Wednesday, May 19, 2010

Recife Inverno


"Aceita um café? Vou buscar! Talvez tenha adoçado demais...". Bebo em solitude. Às vezes o Recife é tão triste quanto um pão francês dormido e mofado. Ali abandonado em seu saco de papel escuro de quem não serviu a banhar-se em leite e ser tornado fatia parida. Como diriam em mesas de natais; "feito rabanada"! Seu inverno é úmido e abafado.

Não fosse tão úmido e verde escuro estaria agora polvilhado em açúcar e canela. Serveria mais se fosse apenas um Recife duro. Faria sorrindo em rodelas a alegria de meninos e meninas em cafés da manhã de ternura, em festa! Com presença de carinho de mãe no jarro de vidro sobre a mesa.

Mas no seu inverno o Recife não é assim... É cigarro molhado, feito charco de cinco mil substâncias para matar ratos e baratas. Socorrer por baratos o sujeito incauto em beco coberto de marcas. É mais triste que abandono de recifense esquecido na parada pelo último ônibus que passa apressado.

É noite de perigo e o Recife nunca pôde dar abrigo definitivo aos que vão se desmanchando feito papel pelas encostas.
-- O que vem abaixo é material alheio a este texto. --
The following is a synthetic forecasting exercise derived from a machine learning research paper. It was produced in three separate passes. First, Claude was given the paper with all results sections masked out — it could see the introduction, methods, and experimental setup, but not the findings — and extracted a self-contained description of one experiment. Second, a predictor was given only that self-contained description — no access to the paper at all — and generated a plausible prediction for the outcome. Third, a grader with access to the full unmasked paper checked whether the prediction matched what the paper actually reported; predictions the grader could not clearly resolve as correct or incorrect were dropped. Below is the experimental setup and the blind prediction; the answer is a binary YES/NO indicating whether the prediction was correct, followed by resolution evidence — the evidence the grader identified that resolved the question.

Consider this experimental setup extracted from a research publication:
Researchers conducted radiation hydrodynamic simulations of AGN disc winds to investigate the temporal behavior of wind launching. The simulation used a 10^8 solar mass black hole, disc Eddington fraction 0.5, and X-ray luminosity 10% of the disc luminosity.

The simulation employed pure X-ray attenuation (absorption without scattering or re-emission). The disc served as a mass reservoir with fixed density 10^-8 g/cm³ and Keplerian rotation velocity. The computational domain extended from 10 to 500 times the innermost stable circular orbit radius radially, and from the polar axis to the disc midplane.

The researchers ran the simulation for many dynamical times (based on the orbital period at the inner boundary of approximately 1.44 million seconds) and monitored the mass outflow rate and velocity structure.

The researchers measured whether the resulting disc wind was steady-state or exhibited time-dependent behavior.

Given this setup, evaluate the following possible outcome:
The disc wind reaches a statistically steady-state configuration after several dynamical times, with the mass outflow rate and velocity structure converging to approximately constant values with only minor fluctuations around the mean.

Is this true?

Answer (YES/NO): NO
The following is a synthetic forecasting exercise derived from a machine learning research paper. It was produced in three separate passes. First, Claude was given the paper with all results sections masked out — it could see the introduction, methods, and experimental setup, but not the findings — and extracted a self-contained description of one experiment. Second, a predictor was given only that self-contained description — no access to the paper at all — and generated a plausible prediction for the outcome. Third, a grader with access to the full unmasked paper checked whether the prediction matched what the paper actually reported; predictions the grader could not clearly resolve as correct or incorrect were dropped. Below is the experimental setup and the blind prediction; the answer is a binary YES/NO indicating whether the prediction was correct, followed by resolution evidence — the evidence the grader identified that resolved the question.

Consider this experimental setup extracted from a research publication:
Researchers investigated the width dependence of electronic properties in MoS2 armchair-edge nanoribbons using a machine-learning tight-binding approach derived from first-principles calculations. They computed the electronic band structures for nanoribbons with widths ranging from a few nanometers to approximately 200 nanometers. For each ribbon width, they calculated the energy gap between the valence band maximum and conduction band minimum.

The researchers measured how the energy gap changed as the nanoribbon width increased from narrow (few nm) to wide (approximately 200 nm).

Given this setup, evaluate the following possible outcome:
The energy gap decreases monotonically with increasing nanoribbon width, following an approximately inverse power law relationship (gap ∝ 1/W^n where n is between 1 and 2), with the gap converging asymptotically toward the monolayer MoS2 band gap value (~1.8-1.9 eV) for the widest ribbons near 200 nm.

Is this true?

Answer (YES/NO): NO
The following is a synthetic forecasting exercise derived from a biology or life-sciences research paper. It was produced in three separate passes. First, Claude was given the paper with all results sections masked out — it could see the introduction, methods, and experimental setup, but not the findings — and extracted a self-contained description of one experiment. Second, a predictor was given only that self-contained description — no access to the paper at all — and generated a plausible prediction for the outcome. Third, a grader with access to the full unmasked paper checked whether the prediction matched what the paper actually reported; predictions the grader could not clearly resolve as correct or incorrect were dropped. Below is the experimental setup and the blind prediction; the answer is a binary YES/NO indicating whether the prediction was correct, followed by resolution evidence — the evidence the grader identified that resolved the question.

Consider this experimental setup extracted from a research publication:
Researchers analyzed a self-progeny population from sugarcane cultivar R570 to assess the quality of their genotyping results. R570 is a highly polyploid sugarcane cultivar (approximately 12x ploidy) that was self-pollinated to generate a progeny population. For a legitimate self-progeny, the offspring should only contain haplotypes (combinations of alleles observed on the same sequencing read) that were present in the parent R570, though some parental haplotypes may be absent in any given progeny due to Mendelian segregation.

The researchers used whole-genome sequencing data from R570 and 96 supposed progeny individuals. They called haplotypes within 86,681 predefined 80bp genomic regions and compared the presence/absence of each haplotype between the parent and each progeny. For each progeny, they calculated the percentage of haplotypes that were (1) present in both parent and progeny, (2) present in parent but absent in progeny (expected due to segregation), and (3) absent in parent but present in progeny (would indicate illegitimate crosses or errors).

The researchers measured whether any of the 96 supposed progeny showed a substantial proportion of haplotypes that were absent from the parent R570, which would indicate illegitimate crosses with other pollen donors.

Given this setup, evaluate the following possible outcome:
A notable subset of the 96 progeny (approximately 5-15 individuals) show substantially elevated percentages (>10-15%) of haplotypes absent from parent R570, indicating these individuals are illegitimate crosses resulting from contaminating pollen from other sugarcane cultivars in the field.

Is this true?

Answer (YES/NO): NO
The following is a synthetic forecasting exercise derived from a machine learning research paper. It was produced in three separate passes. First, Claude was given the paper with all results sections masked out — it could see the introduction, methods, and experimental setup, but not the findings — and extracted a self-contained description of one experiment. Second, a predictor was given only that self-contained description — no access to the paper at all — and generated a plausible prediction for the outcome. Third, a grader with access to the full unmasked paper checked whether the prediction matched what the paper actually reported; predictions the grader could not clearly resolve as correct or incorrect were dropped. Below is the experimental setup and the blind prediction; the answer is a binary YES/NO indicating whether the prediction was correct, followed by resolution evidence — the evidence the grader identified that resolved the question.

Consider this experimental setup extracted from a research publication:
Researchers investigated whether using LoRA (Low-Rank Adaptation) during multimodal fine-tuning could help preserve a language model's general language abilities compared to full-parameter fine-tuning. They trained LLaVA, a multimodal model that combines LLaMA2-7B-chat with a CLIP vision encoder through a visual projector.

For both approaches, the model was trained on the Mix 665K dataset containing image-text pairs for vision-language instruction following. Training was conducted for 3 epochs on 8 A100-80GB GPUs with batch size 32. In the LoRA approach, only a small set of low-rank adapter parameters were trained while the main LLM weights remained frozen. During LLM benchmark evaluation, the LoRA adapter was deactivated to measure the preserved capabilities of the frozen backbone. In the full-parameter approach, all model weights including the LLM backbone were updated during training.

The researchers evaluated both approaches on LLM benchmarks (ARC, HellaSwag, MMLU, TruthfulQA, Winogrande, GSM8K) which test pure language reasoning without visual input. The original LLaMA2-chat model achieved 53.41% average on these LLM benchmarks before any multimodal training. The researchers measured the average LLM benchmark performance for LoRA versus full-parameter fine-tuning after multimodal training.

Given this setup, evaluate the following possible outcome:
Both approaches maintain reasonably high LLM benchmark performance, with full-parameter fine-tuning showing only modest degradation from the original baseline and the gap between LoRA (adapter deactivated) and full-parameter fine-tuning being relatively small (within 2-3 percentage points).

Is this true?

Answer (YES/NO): YES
Recife nunca pôde se dar de presente em caminhões de lata para crianças que aprendem cedo a brincar com aquilo que mata. Meninos e meninas que guardam seus desejos, sonhos de brinquedos, por minguados que faltam. É overdose de desespero, de pancada, de dor que não passa...

Recife, no inverno, às vezes não vai nem com o café mais adoçado do amigo vigilante que me espia escrevendo em bloquinhos no assento do carro. Não Recife, não bastará teu carnaval para me fazer feliz. Rezo pela cartilha de Neruda que me diz do homem, da mulher, do pão e do vinho. Da mesa, da morada...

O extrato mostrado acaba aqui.